Be aware that this non-conditionality above the administrative threshold does not apply to many of those selected for the in-work pilots that began in April 2015. The pilot initially applied to ten job centres, and it was extended to a further 80 job centres in December 2015.

If you’ve been put on the pilot scheme, please get in touch with Boycott Workfare or your local claimants group. Any information will stay anonymous. Disabled People Against Cuts has commented on the conduct and secrecy surrounding these trials, and included in their post is a list of quashed freedom of information requests. While this will be challenged, we can’t rely on FOIs alone – we need to expose this scheme through our own networks.

One theme that emerges from recent experience is the ignorance and wilfully cruel behaviour of the work coaches, who are now mooted as a ‘new kind of civil servant’ by the Select Committee on Work and Pensions in its report In-work Progression in Universal Credit. This document calls for more ‘training’, but ignores the fact these abuses flow from a system set up to ensnare and punish claimants. This grand government experiment has already wrecked havoc with peoples’ livelihoods and homes: for example, in questions directed to Priti Patel, Neil Coyle MP refers to a “Southwark trial” that resulted in 100% of its survivors facing rent arrears.

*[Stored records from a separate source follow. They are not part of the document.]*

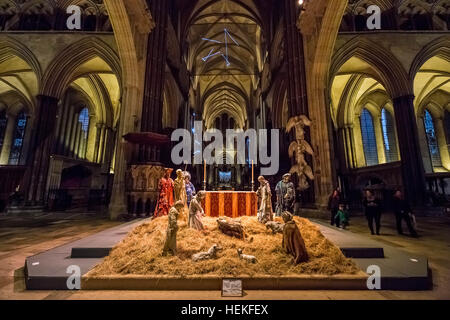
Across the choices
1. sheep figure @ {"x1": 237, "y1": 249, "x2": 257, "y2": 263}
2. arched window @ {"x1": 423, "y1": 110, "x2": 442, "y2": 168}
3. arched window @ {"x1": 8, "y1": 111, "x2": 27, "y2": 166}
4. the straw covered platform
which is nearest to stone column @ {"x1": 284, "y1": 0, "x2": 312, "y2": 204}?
the straw covered platform

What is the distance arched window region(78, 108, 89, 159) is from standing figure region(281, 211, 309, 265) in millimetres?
20566

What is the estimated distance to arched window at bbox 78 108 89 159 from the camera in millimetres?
17906

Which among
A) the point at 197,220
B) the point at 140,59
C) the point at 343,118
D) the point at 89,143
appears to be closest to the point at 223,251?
the point at 197,220

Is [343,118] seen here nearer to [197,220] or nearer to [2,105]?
[197,220]

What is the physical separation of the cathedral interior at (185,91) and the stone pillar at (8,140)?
84mm

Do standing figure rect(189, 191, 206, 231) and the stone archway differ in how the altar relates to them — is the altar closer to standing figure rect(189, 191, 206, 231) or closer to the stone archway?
standing figure rect(189, 191, 206, 231)

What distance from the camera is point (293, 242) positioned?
2.80 metres

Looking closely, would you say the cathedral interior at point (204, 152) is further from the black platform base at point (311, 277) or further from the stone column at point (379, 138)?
the stone column at point (379, 138)

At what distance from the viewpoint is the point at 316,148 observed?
27.5 feet

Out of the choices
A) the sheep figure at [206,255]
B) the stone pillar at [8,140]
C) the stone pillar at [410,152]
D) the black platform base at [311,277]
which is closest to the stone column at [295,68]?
the black platform base at [311,277]

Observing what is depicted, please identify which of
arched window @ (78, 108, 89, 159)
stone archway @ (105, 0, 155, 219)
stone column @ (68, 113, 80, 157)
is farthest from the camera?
arched window @ (78, 108, 89, 159)

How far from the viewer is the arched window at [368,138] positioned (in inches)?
653

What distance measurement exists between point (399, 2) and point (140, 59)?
15.7m

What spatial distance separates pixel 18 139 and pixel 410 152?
28.1m
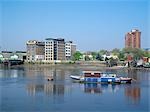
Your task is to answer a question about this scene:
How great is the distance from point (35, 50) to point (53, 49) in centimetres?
188

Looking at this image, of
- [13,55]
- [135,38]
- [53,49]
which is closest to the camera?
[53,49]

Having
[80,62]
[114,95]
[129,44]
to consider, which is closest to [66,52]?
[80,62]

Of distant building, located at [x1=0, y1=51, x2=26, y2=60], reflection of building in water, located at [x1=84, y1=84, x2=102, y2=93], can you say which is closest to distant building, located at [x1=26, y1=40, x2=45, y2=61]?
distant building, located at [x1=0, y1=51, x2=26, y2=60]

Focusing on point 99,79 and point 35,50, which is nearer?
point 99,79

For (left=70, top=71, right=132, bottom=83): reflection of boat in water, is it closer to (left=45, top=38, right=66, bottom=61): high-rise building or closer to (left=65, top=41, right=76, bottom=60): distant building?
(left=45, top=38, right=66, bottom=61): high-rise building

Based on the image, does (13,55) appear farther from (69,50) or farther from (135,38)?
(135,38)

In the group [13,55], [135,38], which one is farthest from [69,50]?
[135,38]

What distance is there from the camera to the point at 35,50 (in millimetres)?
24422

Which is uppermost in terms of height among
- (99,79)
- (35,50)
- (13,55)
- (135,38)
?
(135,38)

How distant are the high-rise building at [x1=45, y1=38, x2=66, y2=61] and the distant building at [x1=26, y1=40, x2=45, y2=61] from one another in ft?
3.00

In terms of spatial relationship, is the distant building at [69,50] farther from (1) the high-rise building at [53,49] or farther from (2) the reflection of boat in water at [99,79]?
(2) the reflection of boat in water at [99,79]

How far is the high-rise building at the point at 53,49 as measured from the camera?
23.2m

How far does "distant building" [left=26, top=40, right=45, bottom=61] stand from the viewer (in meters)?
24.3

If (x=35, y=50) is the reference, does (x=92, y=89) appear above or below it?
below
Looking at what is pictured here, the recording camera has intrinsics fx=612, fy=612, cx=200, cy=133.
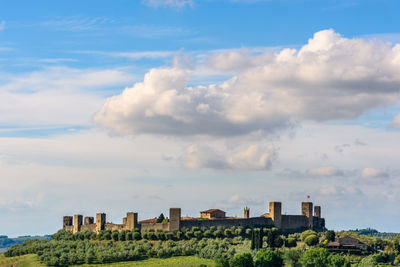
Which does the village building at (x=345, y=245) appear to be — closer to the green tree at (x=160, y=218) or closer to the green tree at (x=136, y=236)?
the green tree at (x=160, y=218)

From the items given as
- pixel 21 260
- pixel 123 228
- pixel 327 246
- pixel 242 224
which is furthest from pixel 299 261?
pixel 21 260

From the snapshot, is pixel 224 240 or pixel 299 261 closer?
pixel 299 261

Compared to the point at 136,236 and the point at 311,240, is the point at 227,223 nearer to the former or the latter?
the point at 311,240

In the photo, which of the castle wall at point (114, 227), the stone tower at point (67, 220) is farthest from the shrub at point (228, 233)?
the stone tower at point (67, 220)

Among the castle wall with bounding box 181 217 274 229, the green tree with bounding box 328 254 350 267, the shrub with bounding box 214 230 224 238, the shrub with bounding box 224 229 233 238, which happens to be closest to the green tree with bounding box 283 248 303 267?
the green tree with bounding box 328 254 350 267

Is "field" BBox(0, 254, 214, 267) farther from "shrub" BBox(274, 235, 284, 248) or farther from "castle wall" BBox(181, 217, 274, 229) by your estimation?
"shrub" BBox(274, 235, 284, 248)

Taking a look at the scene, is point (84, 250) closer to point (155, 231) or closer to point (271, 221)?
point (155, 231)

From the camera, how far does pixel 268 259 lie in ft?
258

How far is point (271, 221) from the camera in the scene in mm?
101375

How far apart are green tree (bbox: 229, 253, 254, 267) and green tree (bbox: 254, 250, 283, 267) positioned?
0.78m

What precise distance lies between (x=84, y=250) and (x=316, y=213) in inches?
1728

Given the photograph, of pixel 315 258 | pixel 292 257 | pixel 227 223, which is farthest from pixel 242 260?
pixel 227 223

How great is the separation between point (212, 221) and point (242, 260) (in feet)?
57.7

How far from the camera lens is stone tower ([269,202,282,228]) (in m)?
102
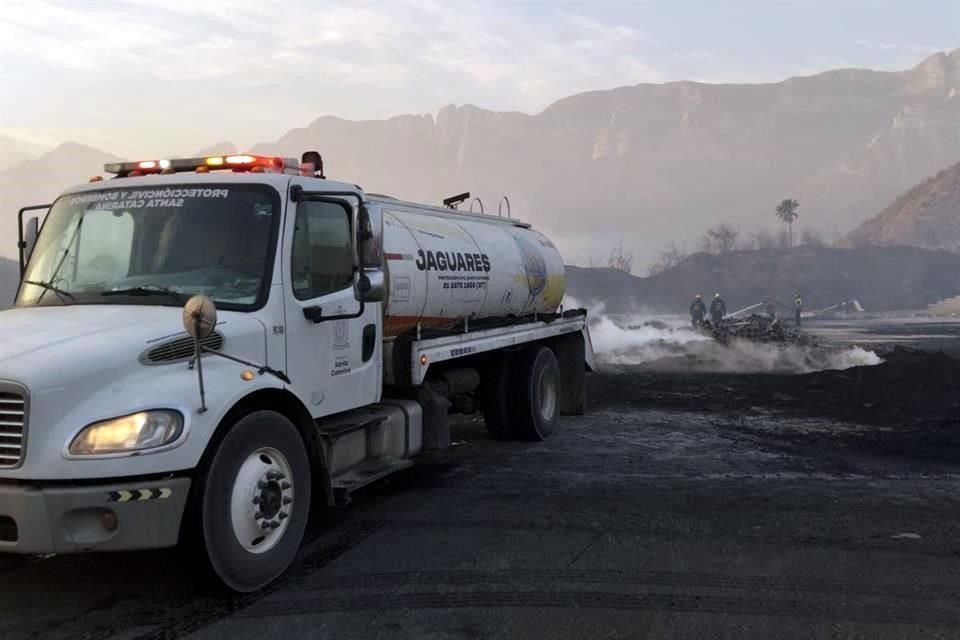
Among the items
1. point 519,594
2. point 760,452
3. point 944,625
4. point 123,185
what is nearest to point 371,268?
point 123,185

If the administrative threshold does not apply to you for any reason, make sure any working time (paid or voluntary) is subtracted from your work preparation requirements. We’ve received reports of work roaches (or perhaps we should compare them to a much more predatory insect) abusing all guidelines. (For the detail on this, see paragraph 5 of the DWP regulations and page 4 of the Housing Systems briefing.)

We intend to publish further advice on how whittle down work preparation requirements. We are also seeking advice on whether tort law (interference of a third party in a contract) can be used to defend working claimants and how DWP actions could be violating data protection rights, the EU working time directive (which after the EU referendum might be in question) and various health and safety regulations.

Make or break

Meanwhile, the government and workfare industry sees in-work conditionality as the make-or-break element of Universal Credit. It is also a tangle of dodgy and contradictory regulation from start to finish. Under these circumstances, unemployed and low-paid workers need to join together and bring it down. All unions need to attack this regime and all sanctions – and that includes the union representing DWP workers, who are likely to end up sanctioning each other in a set-up worthy of a Monty Python sketch. For further thoughts on this, see our previous post Sanctions Centre: Open All Hours?

Some have suggested that in-work conditionality will be “political dynamite” or the regime’s “Poll Tax moment“. We can’t say for sure at this point. However, if we stand up for ourselves and target the system’s weak points we can bring that moment closer.